• Required tasks:
[1] Using the Californication transcript, answer each question briefly:
(a) Who hosts the annual English Department Fall Mixer, according to the summary at the top?
(b) Which band is credited with the song that plays after the recap?
(c) In the recap, who "always gets the wienie"?
[2] Summarize the Californication transcript in two sentences.
[3] Pick up the Californication transcript from its final line and write what comes next.

• Document segment:
Californication (2007–2014): Season 3, Episode 3 - Verities & Balderdash - full transcript

Hank and Becca attend the annual English Department Fall Mixer hosted by Dean Koons and wife Felicia. After flirtatious exchanges with student Jackie and Felicia, Hank finds himself ...

Previously on Californication...
I am right in the middle of a nasty divorce.
Oh, you can play hard to get all you like, Runkle.
But Sue Collini always gets the wienie.
- How's it going, Professor? - In a word? Awesome.
(Stacy) Look, Hank. I know you're not exactly
what anyone would call an education professional.
But my wife went out on a limb for you.
(As Popeye) Ah-gah-gah-gah-gah-gah!
- What do you think of Jackie? - You're old enough to be her father.
You find me irresistible.
Has a woman ever punched you in the face?
You know what? You should use me.
- Really? - Mm-hm.
- This is where you work? - You want to come inside?
- Would that involve seeing you naked? - Oh, most definitely.
I think not. In the interest of student-teacher relations.
We're being all normal and responsible, and...
What if, in the process, we... just kinda get over each other?
What if...
you tell me about our daughter?
- Who are you texting? - Chelsea.
To tell her you're being a total dick right now.
- (Glass shatters) - I fucking hate you!
Yeah, and I fuckin' hate you too, you little shit.
(♪ Queens of the Stone Age: You Got A Killer Scene There, Man)
♪ Don't wanna love you no more
♪ Don't wanna love you less
♪ I wanna be crushed by your sweet caress
♪ What's the fuckin' difference
♪ We all gonna die... ♪
Oh, no, no, no. You don't have to do that.
Not on my account.
Oh. Well, you see, that is a prime example
of what's wrong with the younger generation today.
You leave nothing to the imagination.
So you've got yourself some boobs.
Some nice, big, round boobs.
Everybody's got 'em.
You know, nothing to get excited about.
You know, just...
(Felicia, echoing) Hank? Hank.
Hank.
- Hank Moody. - Yes, Fräulein.
- Do you have anything you'd care to add? - On the subject of?
On the subject of the subject we were just discussing.
Oh, that subject. Um, let me think.
Not a thing. Nope.
- No. There is something I would like to say. - Excellent. We're all ears.
Do we think the ladies have gone too far with the sex-positive feminism?
I mean, I know they all say they're down with the pornography
and the shaved pudenda and whatnot,
but do we really think this is the path to liberation?
Ezra Pound. What do you think?
I'm not sure this is the proper forum for such a discussion, Hank.
You asked me. I'm just thinking out loud.
- Spitball. - OK, everyone.
- That'll do. Thanks for coming. - Already?
- My Lord. - Yeah, see you all tonight.
You too, Hank. Correct?
- I'm sorry? - Tonight. My house.

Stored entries
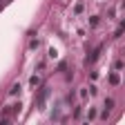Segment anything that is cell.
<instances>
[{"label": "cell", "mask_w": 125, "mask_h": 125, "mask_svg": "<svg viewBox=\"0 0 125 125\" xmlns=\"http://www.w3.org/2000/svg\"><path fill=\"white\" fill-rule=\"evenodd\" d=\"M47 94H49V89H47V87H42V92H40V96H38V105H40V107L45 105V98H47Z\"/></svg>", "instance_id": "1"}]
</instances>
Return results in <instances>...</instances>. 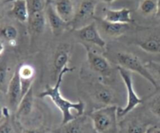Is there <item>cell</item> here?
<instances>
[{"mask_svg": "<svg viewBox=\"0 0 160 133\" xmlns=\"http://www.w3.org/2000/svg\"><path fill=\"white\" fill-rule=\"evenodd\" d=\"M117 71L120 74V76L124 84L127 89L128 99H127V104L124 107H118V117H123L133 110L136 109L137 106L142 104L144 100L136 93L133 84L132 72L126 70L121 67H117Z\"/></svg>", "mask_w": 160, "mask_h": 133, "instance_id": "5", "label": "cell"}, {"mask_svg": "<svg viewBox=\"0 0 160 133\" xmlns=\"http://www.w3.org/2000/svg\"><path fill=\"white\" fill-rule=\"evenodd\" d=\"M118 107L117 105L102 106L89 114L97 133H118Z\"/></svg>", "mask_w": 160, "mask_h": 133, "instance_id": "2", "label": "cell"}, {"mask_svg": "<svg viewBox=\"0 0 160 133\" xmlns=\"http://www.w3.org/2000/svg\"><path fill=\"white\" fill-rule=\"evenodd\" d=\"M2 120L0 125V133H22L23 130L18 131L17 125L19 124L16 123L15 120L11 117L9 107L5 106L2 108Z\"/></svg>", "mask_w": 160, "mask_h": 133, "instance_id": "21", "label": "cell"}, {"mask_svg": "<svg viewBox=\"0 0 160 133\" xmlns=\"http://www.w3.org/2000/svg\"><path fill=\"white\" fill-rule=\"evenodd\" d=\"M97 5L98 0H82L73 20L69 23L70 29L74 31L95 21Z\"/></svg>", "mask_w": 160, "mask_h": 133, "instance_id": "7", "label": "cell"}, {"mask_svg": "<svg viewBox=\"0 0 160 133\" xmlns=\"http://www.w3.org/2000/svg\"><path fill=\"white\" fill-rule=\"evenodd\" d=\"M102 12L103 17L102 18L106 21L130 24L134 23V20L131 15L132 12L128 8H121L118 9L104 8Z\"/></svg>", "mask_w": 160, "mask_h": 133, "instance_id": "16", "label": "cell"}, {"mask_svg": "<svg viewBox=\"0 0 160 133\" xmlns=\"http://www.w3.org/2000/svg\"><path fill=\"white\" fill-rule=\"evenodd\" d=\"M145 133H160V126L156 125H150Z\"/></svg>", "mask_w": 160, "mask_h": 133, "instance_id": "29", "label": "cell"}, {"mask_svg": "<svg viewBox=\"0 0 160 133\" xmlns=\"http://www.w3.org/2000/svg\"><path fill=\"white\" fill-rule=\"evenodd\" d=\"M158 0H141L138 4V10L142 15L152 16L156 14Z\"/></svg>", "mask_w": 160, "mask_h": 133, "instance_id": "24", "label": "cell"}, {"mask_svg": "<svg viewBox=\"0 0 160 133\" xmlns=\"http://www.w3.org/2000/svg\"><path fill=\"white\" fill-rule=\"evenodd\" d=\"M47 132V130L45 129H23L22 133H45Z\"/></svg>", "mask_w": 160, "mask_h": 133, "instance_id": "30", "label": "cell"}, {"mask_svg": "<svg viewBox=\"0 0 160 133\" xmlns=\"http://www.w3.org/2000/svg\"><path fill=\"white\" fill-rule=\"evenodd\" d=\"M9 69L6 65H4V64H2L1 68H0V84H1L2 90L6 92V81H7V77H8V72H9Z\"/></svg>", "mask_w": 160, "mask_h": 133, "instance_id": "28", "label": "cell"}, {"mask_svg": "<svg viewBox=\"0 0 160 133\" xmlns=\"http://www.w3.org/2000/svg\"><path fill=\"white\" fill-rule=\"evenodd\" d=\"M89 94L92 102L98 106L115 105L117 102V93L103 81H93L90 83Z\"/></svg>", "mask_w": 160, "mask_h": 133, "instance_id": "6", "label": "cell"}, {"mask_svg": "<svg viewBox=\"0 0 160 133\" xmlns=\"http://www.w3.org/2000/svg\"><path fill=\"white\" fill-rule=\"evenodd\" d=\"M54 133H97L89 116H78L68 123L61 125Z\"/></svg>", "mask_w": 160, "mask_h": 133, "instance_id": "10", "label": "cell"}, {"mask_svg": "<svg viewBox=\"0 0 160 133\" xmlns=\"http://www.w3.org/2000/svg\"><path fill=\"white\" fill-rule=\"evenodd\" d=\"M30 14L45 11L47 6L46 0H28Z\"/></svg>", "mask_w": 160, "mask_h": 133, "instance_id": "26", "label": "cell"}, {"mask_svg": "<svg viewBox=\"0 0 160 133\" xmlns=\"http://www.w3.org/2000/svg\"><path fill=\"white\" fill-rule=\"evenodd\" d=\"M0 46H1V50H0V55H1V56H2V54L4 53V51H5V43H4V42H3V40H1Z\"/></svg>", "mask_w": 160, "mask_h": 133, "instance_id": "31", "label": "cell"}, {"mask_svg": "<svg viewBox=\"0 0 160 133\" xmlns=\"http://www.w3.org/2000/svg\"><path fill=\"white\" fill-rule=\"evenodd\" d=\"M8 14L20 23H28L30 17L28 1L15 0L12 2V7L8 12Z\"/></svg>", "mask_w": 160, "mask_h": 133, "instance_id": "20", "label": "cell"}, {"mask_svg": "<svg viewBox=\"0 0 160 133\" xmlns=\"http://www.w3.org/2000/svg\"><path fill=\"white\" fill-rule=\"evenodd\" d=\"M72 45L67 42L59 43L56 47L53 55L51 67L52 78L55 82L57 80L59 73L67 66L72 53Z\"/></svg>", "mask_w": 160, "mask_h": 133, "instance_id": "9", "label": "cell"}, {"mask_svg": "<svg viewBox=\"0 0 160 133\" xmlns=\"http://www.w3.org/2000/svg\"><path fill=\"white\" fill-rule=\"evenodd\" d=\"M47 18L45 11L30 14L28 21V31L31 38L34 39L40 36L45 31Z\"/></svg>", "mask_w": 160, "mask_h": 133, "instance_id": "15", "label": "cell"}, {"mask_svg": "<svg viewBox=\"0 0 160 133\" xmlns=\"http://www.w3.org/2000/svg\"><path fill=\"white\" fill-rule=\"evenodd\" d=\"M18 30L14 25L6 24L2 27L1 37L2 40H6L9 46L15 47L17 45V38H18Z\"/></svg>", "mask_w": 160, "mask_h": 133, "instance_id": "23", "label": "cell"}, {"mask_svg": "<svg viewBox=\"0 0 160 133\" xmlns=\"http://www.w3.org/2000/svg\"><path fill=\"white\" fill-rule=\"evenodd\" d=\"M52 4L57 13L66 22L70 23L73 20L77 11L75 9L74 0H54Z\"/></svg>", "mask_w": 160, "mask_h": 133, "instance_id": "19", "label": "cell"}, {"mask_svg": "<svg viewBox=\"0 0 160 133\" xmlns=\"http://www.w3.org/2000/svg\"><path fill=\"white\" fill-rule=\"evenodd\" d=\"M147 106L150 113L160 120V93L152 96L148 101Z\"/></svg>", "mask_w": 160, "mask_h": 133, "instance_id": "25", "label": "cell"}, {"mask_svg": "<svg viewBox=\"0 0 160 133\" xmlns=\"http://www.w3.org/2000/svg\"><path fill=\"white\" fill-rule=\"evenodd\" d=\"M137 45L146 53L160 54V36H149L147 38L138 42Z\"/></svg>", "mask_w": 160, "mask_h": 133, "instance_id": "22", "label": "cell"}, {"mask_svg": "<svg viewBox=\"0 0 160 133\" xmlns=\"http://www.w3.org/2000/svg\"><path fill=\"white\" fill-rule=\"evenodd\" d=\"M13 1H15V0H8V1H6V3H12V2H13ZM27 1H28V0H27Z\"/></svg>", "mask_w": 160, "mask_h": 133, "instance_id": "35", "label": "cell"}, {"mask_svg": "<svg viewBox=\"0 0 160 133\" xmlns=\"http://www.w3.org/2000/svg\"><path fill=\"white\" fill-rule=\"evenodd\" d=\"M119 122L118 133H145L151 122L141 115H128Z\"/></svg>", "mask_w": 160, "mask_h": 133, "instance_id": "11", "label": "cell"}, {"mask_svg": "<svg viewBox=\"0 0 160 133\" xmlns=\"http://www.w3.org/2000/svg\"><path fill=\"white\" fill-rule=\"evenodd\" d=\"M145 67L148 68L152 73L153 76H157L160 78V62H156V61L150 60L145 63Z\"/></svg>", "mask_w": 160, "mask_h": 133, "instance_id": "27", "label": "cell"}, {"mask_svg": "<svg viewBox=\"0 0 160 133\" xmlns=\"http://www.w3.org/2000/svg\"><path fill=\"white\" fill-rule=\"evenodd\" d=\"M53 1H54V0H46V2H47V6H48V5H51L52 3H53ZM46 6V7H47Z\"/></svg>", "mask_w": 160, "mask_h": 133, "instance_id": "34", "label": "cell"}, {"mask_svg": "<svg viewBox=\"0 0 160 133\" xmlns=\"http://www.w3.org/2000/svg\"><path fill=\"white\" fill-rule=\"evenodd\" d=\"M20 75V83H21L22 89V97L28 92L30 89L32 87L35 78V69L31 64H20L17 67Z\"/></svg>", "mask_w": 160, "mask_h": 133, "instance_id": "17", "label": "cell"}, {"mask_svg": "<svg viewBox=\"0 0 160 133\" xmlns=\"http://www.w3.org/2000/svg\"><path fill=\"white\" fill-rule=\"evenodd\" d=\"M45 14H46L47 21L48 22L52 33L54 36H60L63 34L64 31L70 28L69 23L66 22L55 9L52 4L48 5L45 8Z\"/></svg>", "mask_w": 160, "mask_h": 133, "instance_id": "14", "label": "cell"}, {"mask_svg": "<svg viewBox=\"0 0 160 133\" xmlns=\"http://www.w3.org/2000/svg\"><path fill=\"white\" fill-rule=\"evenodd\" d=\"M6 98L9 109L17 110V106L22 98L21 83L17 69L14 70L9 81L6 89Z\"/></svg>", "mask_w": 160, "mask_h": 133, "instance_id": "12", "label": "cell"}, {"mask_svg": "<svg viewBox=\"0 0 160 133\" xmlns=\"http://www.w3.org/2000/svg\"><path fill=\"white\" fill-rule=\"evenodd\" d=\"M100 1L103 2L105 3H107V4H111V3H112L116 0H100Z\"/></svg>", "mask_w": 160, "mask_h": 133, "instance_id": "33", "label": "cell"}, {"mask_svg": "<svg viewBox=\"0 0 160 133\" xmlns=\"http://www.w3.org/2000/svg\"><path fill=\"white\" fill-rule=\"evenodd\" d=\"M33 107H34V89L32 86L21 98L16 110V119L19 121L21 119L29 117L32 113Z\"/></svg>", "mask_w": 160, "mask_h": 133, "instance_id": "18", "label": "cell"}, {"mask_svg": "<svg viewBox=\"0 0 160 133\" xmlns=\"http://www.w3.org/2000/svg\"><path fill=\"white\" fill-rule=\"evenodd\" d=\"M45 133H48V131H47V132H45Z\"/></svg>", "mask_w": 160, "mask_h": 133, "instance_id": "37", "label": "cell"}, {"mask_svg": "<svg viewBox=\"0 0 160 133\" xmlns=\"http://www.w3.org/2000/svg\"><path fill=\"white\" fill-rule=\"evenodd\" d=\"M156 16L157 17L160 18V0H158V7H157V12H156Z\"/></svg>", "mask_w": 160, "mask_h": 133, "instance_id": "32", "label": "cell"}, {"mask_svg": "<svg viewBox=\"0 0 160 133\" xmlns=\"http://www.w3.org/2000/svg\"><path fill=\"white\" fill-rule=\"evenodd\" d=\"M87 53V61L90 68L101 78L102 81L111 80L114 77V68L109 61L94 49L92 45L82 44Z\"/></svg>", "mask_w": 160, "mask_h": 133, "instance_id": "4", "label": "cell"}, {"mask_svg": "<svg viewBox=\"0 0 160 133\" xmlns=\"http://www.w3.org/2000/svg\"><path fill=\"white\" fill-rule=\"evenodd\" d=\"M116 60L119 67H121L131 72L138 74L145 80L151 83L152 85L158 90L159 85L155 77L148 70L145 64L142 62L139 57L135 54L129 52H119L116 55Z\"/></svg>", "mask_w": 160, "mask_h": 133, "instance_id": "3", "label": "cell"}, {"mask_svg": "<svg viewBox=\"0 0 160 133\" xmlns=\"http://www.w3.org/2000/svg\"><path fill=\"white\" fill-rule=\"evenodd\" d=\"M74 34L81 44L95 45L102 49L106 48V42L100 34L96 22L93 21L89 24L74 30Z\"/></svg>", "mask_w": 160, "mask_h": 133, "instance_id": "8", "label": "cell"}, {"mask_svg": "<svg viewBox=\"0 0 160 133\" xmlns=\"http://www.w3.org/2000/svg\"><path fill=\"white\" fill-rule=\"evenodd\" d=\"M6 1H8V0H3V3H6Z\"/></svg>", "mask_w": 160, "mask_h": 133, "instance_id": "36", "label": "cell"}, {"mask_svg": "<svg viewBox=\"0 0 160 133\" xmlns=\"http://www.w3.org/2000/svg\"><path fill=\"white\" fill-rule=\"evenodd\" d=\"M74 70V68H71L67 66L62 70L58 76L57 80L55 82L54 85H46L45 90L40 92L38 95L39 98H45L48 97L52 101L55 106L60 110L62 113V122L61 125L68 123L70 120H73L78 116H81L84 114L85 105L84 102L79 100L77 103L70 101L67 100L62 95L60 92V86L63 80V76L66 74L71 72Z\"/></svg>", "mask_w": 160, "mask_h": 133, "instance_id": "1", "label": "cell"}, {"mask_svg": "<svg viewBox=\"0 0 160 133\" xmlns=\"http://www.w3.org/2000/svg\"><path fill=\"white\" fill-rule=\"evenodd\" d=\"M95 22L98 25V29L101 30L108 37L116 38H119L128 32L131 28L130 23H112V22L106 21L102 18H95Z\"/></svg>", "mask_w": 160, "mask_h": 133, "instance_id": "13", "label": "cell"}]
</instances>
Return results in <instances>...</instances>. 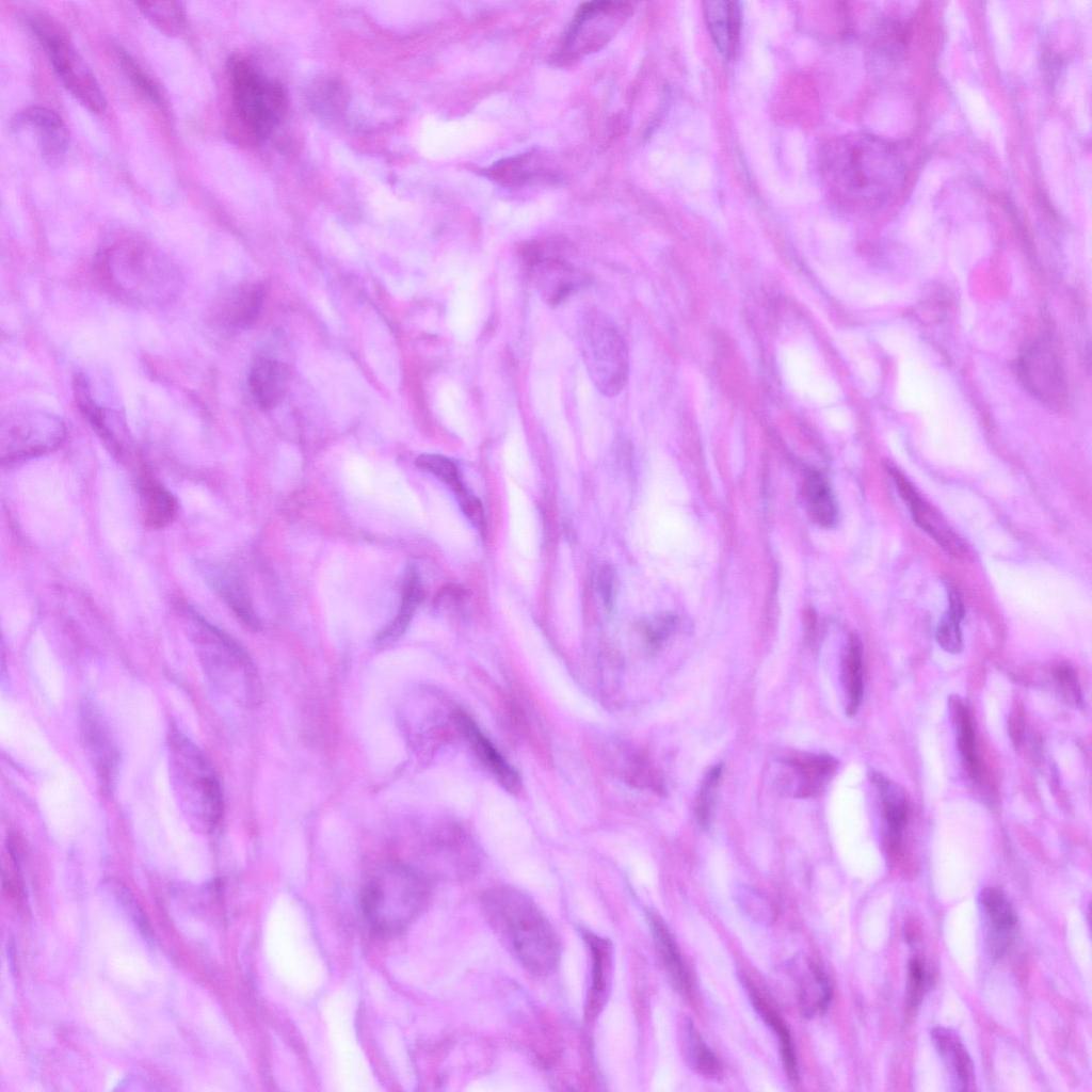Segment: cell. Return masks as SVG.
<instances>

• Written responses:
[1]
(a) Dean Koons and his wife Felicia.
(b) Queens of the Stone Age.
(c) Sue Collini.

[2] Hank and Becca attend the annual English Department Fall Mixer hosted by Dean Koons and his wife Felicia. After a recap of earlier episodes, Felicia calls on Hank, who asks whether women have gone too far with sex-positive feminism, and when the group is dismissed he is reminded that he is expected at a house that night.

[3]
English department fall mixer. Ring any bells?
- Not a one. - Oh, it's just a little get-together
we have at the start of every school year.
Faculty, grad students, some wine, some cheese.
Well, that sounds awesome and I'm stoked,
but alas, I've got plans with the soul-sucking vampire
I call my daughter tonight, so I gotta take a rain check.
Well, no, Chelsea's already asked if Becca can spend the night.
But I think she'll change her plans when she hears what her old man's got on tap.
Besides, wine gives me a headache and cheese makes me fart, a lot.
- You don't want me stinking up the place. - Now, what if I said...
your job depends on it, Hank?
Are you sexually harassing me right now?
Because if you are, I think I'm gonna have to report you.
For giving me a serious boner.
Good to know. See you at seven.
No means no, you know.
This man is ruining my life.
By making it unbearably awesome.
Sweetie, I'm not really sure I understand what the problem is.
He's delusional. He thinks we're going to hang out and bond or something.
OK, hand it over.
Thank you.
You don't understand, woman. I have a plan.
- You do? - Yes.
If we never leave the house, nothing bad can ever happen.
Right, cos, like, your parents never fuck you up.
No, you see, you were supposed to find that last remark charming.
- (Phone chimes) - Hold...
Hello? This thing on?
- Yeah, yeah, yeah. Hey, I'm here, I just... - (Phone chimes)
Um, my boss is trying to get through.
I'm late for a dinner with him and some clients, so...
Well, don't go. Just blow it off.
Please, will you take care of the Becca thing, please?
- Yes. I will take care of it. - Bye. Bye.
- Becca! - Yes, Father?
Don your best frock. The wine and cheese awaits.
You see that bathroom over yonder?
Once, I took every crooked inch Jackie Gleason had to offer in that stall.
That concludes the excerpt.